WASHINGTON -- He was the dad next door.

Even as President Obama's job approval numbers sank last year, Americans said they liked him personally, in part because he was so devoted to his family.

It was that unassuming role -- father and husband -- which enabled Obama to turn his Tucson speech into a memorable moment of healing and hope.

One speech does not a presidency make. The economy and policy arguments are paramount. But the president connected directly to people in a way he has long hoped to do, but not often been able to do as president: as a neighbor and friend.

Obama's gift is his ability to turn his biography into American metaphor. In the past, he did so to inspire and focus the desire for political change -- and to successfully offer himself as the embodiment of it. The message of the 2008 campaign was one of crusading youth.

The message of Tucson in 2011 was something very different.

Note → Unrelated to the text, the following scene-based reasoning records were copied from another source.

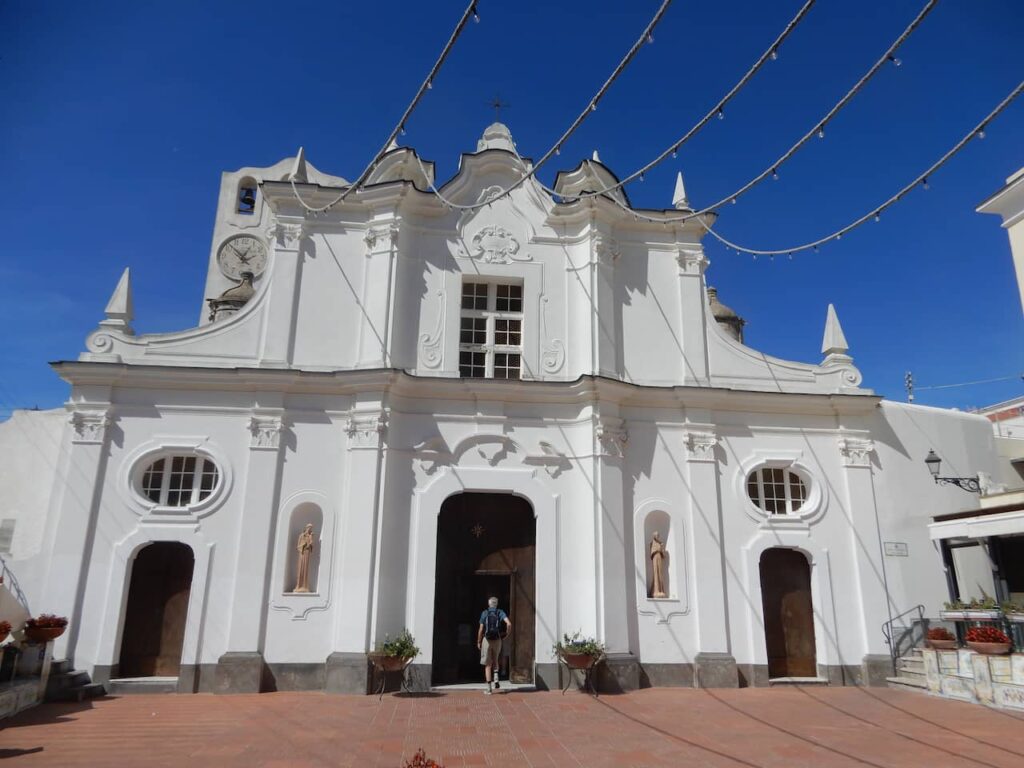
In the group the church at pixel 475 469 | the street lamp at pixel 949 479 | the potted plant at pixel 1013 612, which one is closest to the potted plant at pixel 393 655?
the church at pixel 475 469

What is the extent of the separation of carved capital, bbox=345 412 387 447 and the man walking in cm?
375

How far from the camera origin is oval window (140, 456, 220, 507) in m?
13.2

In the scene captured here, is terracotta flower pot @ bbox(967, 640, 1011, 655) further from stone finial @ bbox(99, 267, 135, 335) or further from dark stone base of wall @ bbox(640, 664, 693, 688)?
stone finial @ bbox(99, 267, 135, 335)

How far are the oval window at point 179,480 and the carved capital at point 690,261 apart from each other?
1083 centimetres

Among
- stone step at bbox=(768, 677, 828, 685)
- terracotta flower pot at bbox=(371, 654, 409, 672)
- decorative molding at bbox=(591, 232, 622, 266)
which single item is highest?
decorative molding at bbox=(591, 232, 622, 266)

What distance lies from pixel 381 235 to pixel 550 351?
4.38 meters

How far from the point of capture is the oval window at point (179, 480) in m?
13.2

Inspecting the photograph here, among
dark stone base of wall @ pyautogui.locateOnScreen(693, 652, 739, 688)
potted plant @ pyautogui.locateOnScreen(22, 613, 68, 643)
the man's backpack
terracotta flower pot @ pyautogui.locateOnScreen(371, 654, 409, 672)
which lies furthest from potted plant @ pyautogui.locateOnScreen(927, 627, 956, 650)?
potted plant @ pyautogui.locateOnScreen(22, 613, 68, 643)

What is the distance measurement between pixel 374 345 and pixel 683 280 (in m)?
7.08

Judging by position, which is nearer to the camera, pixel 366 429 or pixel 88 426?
pixel 88 426

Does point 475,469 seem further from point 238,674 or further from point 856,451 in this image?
point 856,451

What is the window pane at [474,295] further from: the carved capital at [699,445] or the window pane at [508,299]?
the carved capital at [699,445]

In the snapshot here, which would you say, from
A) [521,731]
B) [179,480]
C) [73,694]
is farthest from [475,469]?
[73,694]

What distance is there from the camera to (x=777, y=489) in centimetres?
1480
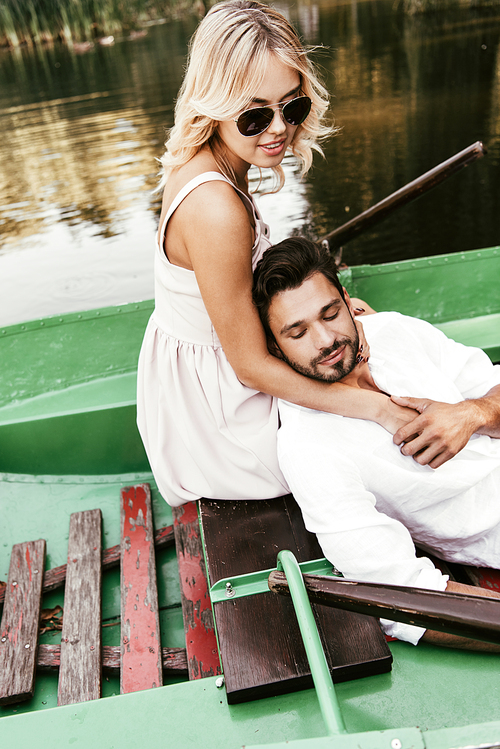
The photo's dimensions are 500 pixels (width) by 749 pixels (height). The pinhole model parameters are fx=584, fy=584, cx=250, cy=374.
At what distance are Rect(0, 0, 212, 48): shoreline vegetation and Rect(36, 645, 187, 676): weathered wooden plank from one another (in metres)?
24.8

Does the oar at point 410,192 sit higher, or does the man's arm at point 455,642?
the oar at point 410,192

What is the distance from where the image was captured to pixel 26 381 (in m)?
2.73

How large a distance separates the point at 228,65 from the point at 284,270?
51 cm

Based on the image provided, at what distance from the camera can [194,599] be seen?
1987mm

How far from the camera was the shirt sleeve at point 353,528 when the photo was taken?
4.38 ft

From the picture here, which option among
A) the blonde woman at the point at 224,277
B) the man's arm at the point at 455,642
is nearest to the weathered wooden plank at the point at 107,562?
the blonde woman at the point at 224,277

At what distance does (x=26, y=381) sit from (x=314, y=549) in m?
1.69

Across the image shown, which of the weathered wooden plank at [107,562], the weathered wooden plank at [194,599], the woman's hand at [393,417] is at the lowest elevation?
the weathered wooden plank at [107,562]

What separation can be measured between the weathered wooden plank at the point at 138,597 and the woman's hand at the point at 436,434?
1.06 meters

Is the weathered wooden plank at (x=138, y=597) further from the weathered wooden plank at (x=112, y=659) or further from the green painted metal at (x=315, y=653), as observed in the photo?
the green painted metal at (x=315, y=653)

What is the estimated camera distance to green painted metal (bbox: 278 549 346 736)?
0.96 m

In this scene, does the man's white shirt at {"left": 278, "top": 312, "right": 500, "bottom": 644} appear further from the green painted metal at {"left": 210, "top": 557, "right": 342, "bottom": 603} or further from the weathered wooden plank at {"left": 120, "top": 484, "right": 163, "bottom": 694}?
the weathered wooden plank at {"left": 120, "top": 484, "right": 163, "bottom": 694}

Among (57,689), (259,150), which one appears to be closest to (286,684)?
(57,689)

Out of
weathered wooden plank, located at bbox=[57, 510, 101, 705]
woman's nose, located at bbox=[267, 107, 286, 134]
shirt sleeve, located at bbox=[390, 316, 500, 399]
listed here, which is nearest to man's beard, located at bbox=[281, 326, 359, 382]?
shirt sleeve, located at bbox=[390, 316, 500, 399]
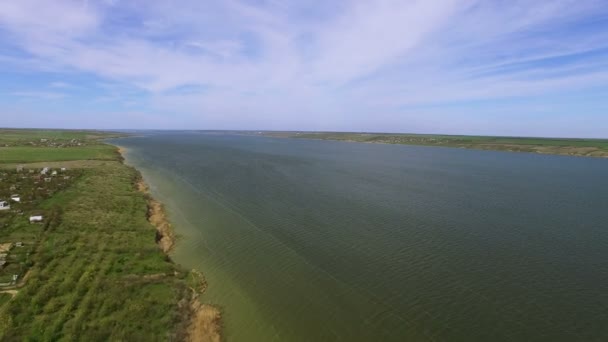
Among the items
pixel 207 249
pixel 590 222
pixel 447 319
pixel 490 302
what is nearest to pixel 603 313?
pixel 490 302

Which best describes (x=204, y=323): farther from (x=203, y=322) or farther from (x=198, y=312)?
(x=198, y=312)

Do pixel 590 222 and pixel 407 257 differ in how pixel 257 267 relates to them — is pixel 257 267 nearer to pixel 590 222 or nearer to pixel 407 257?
pixel 407 257

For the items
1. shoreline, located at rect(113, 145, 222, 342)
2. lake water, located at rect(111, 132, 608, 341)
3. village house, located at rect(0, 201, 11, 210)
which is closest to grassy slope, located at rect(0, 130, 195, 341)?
shoreline, located at rect(113, 145, 222, 342)

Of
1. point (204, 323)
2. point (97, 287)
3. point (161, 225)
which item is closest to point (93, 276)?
point (97, 287)

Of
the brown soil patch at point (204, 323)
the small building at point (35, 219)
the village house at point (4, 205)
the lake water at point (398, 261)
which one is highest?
the village house at point (4, 205)

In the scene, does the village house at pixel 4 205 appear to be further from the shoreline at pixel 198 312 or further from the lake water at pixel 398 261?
the shoreline at pixel 198 312

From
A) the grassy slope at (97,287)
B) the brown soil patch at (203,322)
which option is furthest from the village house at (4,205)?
the brown soil patch at (203,322)
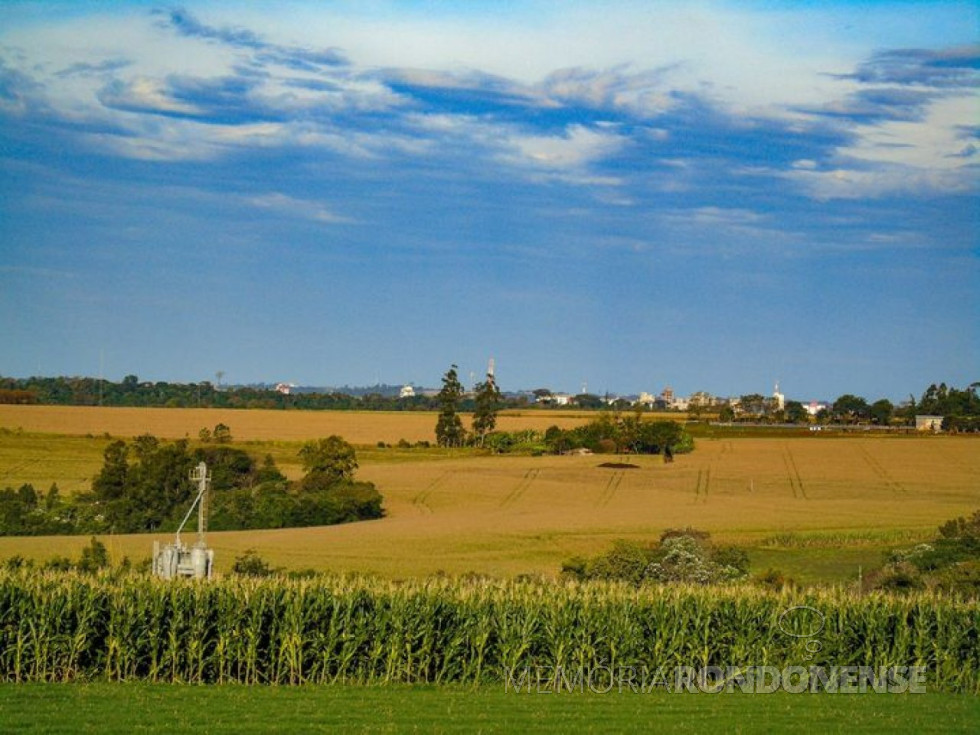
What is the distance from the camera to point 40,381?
157 metres

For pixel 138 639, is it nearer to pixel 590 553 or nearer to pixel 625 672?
pixel 625 672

His hair turning gray before our eyes, approaching his 50th birthday, the president spoke most convincingly -- and emotionally -- as a father who had seen much, perhaps too much, but remained optimistic about the country and his children's generation.

It was not lost on him, and presumably not lost on anyone else, that the engaging child he eulogized, 9-year-old Christina-Taylor Green, was almost exactly the same age as his daughter Sasha.

His descriptions of the loving lives of the long married couples killed or injured in the attack were personally evocative, too. In the past, he has talked in the same affectionate terms about the sacrifices and stoicism of his maternal grandparents in Hawaii.

I have reported on the Obamas since 2006. I don't claim to know them well. But I know plenty of people who do, and I know that they are fiercely devoted to each other, to their children and their family.

So are most Americans. Which is the point. In Tucson, the president did what he had to do by being nothing more or less than one of us.